··· Dataset content ···
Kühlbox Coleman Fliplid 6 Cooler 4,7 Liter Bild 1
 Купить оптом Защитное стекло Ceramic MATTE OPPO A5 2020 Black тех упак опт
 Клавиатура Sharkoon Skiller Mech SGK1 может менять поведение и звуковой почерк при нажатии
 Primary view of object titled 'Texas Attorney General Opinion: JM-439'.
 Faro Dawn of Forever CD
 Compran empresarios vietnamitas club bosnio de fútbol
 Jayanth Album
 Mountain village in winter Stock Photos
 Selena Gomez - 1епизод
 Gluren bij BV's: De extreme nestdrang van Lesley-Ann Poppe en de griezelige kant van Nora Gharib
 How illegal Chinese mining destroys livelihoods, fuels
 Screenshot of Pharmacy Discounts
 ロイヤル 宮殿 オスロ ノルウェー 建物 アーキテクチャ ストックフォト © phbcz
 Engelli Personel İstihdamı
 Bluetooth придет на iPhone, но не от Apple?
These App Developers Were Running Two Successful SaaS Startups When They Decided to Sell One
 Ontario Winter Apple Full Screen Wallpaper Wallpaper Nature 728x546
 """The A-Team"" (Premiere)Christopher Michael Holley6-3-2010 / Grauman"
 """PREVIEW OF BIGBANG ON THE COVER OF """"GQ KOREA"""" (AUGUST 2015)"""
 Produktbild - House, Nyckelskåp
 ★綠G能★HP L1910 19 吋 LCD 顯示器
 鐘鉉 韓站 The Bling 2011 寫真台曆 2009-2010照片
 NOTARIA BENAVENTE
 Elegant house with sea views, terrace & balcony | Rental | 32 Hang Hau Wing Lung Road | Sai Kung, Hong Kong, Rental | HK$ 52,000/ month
···
Problem: Transcribe the data in full, keeping every detail.

Your response:
Kühlbox Coleman Fliplid 6 Cooler 4,7 Liter Bild 1
 Купить оптом Защитное стекло Ceramic MATTE OPPO A5 2020 Black тех упак опт
 Клавиатура Sharkoon Skiller Mech SGK1 может менять поведение и звуковой почерк при нажатии
 Primary view of object titled 'Texas Attorney General Opinion: JM-439'.
 Faro Dawn of Forever CD
 Compran empresarios vietnamitas club bosnio de fútbol
 Jayanth Album
 Mountain village in winter Stock Photos
 Selena Gomez - 1епизод
 Gluren bij BV's: De extreme nestdrang van Lesley-Ann Poppe en de griezelige kant van Nora Gharib
 How illegal Chinese mining destroys livelihoods, fuels
 Screenshot of Pharmacy Discounts
 ロイヤル 宮殿 オスロ ノルウェー 建物 アーキテクチャ ストックフォト © phbcz
 Engelli Personel İstihdamı
 Bluetooth придет на iPhone, но не от Apple?
These App Developers Were Running Two Successful SaaS Startups When They Decided to Sell One
 Ontario Winter Apple Full Screen Wallpaper Wallpaper Nature 728x546
 """The A-Team"" (Premiere)Christopher Michael Holley6-3-2010 / Grauman"
 """PREVIEW OF BIGBANG ON THE COVER OF """"GQ KOREA"""" (AUGUST 2015)"""
 Produktbild - House, Nyckelskåp
 ★綠G能★HP L1910 19 吋 LCD 顯示器
 鐘鉉 韓站 The Bling 2011 寫真台曆 2009-2010照片
 NOTARIA BENAVENTE
 Elegant house with sea views, terrace & balcony | Rental | 32 Hang Hau Wing Lung Road | Sai Kung, Hong Kong, Rental | HK$ 52,000/ month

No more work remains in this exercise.